Courtney was having EEG’s every two weeks. They showed seizure activity, but with no focal point. Everything was still developing “normally”.  I have no idea what the doctors considered normal.

In May of 1993 we thought we had a breakthrough. Dr. M, the chief neurologist at Behtesda, called us in to discuss the latest EEG results. She had found an irregularity called “hypsarrhythmia”. This is directly linked to Infantile Spasms or West Syndrome, a very serious epilepsy condition confined to infants. It usually presents from 2 mos to 18 months of age.

Courtney was now nine months old.

Yes, finally an answer.

Dr. M did another EEG and it showed up again. Now we were getting somewhere. So we sought out treatment options and arrived at ACTH or Adrenocorticotropic hormone. After speaking with two other families that Dr. M put us in contact with about the side effects and results they had experienced, we were ready to go forward with the treatment.

I would have to learn how to give an injection to Courtney once a day in her thigh. We would gradually increase the dosage of the ACTH over the course of several days to reach the desired level. She would be watched closely for high blood pressure, changes in behavior and several other side effects.

Jerry and I had prayed about this, actually prayed together for the first time since this nightmare began. I couldn't go to God for myself but I could beg Him to show kindness to my daughter. We were convinced He was finally revealing what was wrong and where to find the solution.

I took pictures the morning we began the treatment. Courtney was smiling and laughing for the camera.

The last photo we have where we knew Miss Courtney saw us.
She's laughing at her big brother goofing around.
She was developing normally, although we were about a month behind the curve. Still she was hitting her marks. We had hope for the first time. I remember putting her in her car seat to head to Bethesda, holding her little bear, smiling and gurgling.

It would be the last time my daughter saw my face.

Within 48 hours of starting this treatment, we knew something was terribly wrong.

All Courtney did was fuss and cry.

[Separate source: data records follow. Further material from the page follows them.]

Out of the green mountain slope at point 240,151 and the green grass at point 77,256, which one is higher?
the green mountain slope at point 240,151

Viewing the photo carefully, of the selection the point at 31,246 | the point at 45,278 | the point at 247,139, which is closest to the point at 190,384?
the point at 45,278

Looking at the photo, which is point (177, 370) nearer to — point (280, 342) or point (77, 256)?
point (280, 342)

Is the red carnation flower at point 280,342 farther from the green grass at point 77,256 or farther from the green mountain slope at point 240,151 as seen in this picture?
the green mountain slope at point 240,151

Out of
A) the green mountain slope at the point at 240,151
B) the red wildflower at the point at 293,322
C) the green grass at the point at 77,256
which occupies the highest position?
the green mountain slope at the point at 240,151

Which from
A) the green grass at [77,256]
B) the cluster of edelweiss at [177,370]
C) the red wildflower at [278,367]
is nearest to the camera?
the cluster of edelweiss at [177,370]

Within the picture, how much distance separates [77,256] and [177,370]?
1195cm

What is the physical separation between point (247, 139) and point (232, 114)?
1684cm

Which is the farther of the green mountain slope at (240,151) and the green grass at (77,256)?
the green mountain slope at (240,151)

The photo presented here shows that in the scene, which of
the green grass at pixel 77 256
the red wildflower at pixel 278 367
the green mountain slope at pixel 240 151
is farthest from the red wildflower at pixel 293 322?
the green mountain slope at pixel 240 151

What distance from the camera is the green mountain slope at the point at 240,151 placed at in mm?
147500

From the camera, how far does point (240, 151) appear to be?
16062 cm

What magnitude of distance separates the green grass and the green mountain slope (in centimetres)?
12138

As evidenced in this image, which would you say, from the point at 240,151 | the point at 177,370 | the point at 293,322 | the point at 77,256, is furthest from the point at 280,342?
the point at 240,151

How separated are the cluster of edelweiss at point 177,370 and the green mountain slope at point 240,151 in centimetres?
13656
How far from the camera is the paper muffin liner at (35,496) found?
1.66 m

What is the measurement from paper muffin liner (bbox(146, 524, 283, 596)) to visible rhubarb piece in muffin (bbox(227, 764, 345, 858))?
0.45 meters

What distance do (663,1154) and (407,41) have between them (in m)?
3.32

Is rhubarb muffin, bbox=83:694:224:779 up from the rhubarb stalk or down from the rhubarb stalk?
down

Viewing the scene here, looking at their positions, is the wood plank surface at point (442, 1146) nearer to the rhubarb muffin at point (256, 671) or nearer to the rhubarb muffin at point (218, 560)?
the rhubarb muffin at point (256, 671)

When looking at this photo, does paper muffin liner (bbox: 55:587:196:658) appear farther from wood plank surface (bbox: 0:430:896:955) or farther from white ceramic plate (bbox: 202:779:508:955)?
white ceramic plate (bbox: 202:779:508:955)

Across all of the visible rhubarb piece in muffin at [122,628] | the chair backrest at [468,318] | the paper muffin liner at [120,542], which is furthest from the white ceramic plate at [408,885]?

I had difficulty comforting her. She wouldn’t eat, she swelled up like a blowfish and her skin took on a molty red color. This was not supposed to happen. She stopped sitting up and all she would do was lay on her blanket and cry. Every time I moved her she would wince in pain.

Then the seizures started and wouldn't stop.

We rushed her to the ER and they called the Neurologist. They took one look at her and went into duck and cover mode.

"She was getting toxic" they said.

"Steroids are tricky things."

"You can’t just stop them cold."

She was having an adverse reaction to the ACTH. She couldn't handle the high level of steroids.

The treatment had failed.

Over the next few days we weaned her off as gently as was medically prudent.

They did another EEG and the hypsarrhythmia was not present. That was the good news.

But we thought they were the reason for the seizures.

It never showed up again on her EEG but the seizures continued day in and day out. The Doc had gotten it wrong. We had gotten it wrong.

We were crushed.

The ACTH stole everything she had. She lost every skill she had developed including holding her bottle. She just laid there and cried, had another seizure then slept. That was her life day in and day out for many weeks to come.  It was tragic to watch her suffer so.

Miss Courtney with her big brother two weeks after stopping the ACTH.
She would suffer the affects for months to come...
In the months ahead we would learn that she was “cortically blind” meaning her eyes worked normally but there was permanent damage to the cortical nerve that connected her brain to her eye, caused directly from the swelling during the ACTH treatment.  All she could see were "shadows". Her body remained swollen for several months after taking the meds.

What had we done to our daughter? How terrifying for her to have sight one moment and nothing the next. We had done this. Jerry and I chose to give her these meds. If we hadn't she would be fine.

We had messed up again...and Courtney paid the price for our decisions.

Couldn't I do anything right? Anything?